● PROBLEM TO SOLVE: The records below must be reproduced exactly, excluding any pictures.

Top of RECORD SET

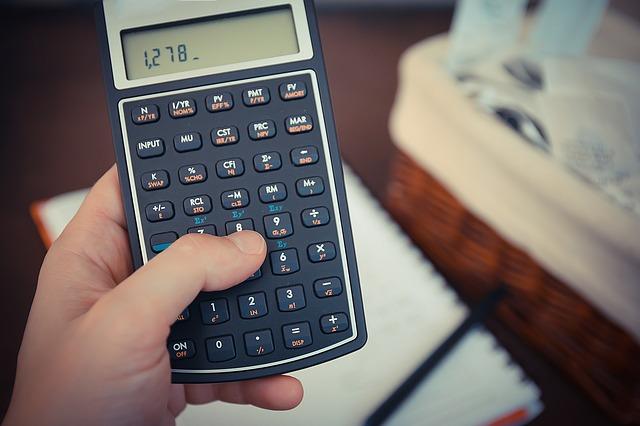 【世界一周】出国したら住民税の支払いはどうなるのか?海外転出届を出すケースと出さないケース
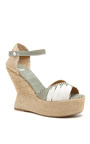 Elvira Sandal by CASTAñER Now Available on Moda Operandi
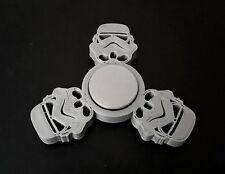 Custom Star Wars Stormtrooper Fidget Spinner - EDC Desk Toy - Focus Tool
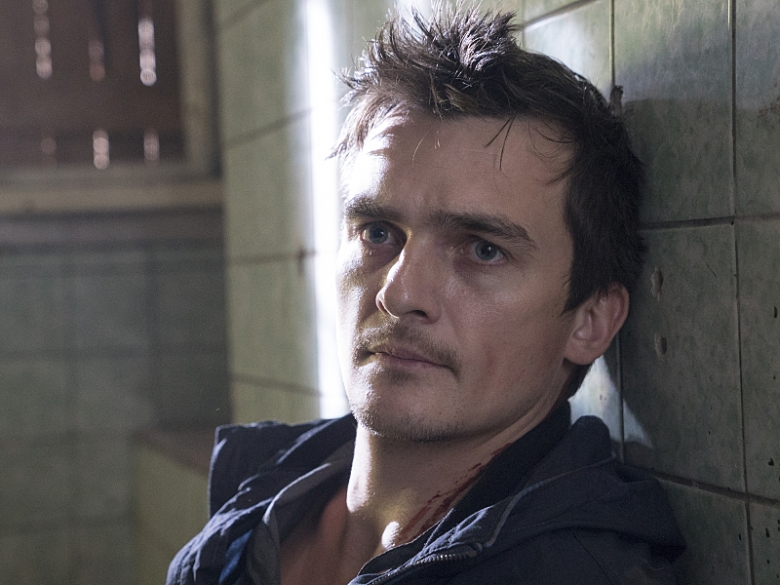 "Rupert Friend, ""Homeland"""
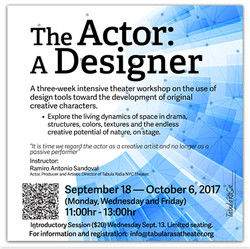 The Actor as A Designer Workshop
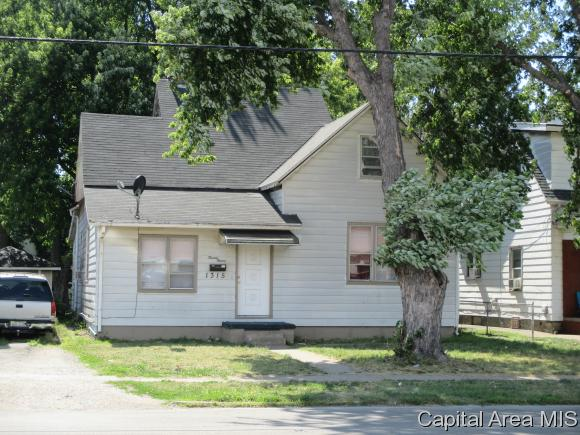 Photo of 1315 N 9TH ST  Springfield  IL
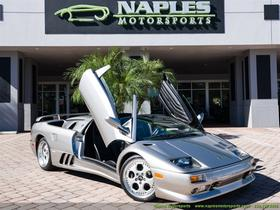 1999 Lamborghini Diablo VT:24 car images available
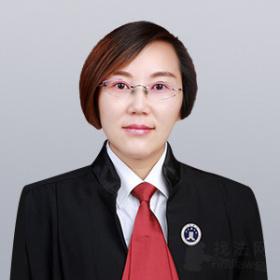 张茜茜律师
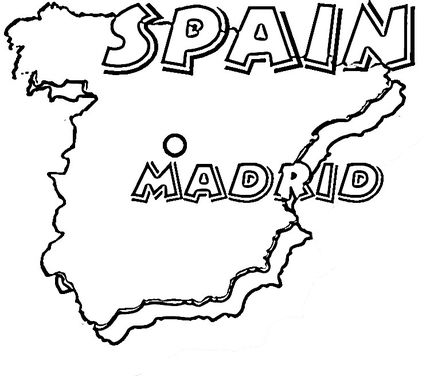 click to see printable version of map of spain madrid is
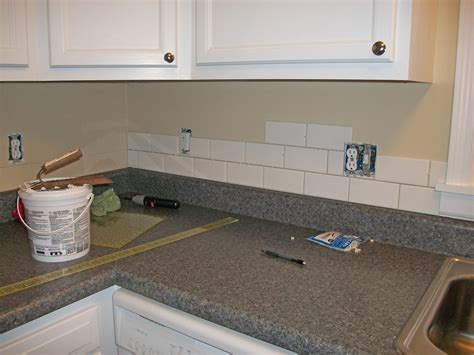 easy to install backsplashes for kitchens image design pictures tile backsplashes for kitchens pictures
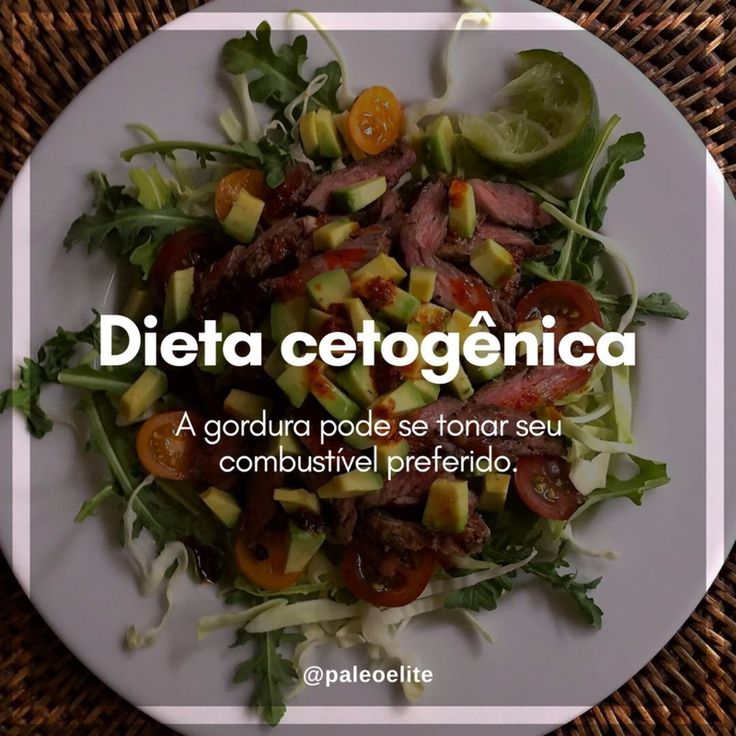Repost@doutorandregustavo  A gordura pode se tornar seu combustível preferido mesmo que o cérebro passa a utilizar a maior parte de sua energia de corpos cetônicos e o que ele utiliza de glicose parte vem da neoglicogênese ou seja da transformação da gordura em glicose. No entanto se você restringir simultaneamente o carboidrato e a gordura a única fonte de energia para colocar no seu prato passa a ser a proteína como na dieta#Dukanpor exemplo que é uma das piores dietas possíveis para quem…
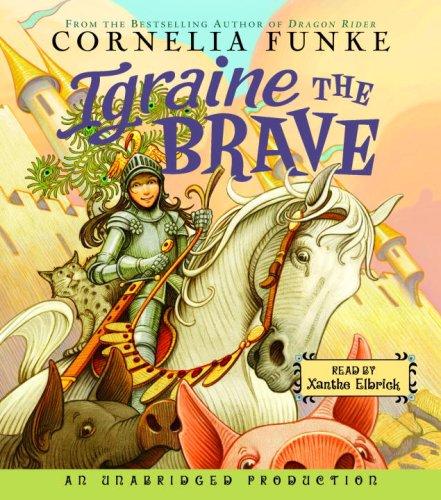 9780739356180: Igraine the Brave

Bottom of RECORD SET

● RESPONSE BOX:
 【世界一周】出国したら住民税の支払いはどうなるのか?海外転出届を出すケースと出さないケース
 Elvira Sandal by CASTAñER Now Available on Moda Operandi
 Custom Star Wars Stormtrooper Fidget Spinner - EDC Desk Toy - Focus Tool
 "Rupert Friend, ""Homeland"""
 The Actor as A Designer Workshop
 Photo of 1315 N 9TH ST  Springfield  IL
 1999 Lamborghini Diablo VT:24 car images available
 张茜茜律师
 click to see printable version of map of spain madrid is
 easy to install backsplashes for kitchens image design pictures tile backsplashes for kitchens pictures
Repost@doutorandregustavo  A gordura pode se tornar seu combustível preferido mesmo que o cérebro passa a utilizar a maior parte de sua energia de corpos cetônicos e o que ele utiliza de glicose parte vem da neoglicogênese ou seja da transformação da gordura em glicose. No entanto se você restringir simultaneamente o carboidrato e a gordura a única fonte de energia para colocar no seu prato passa a ser a proteína como na dieta#Dukanpor exemplo que é uma das piores dietas possíveis para quem…
 9780739356180: Igraine the Brave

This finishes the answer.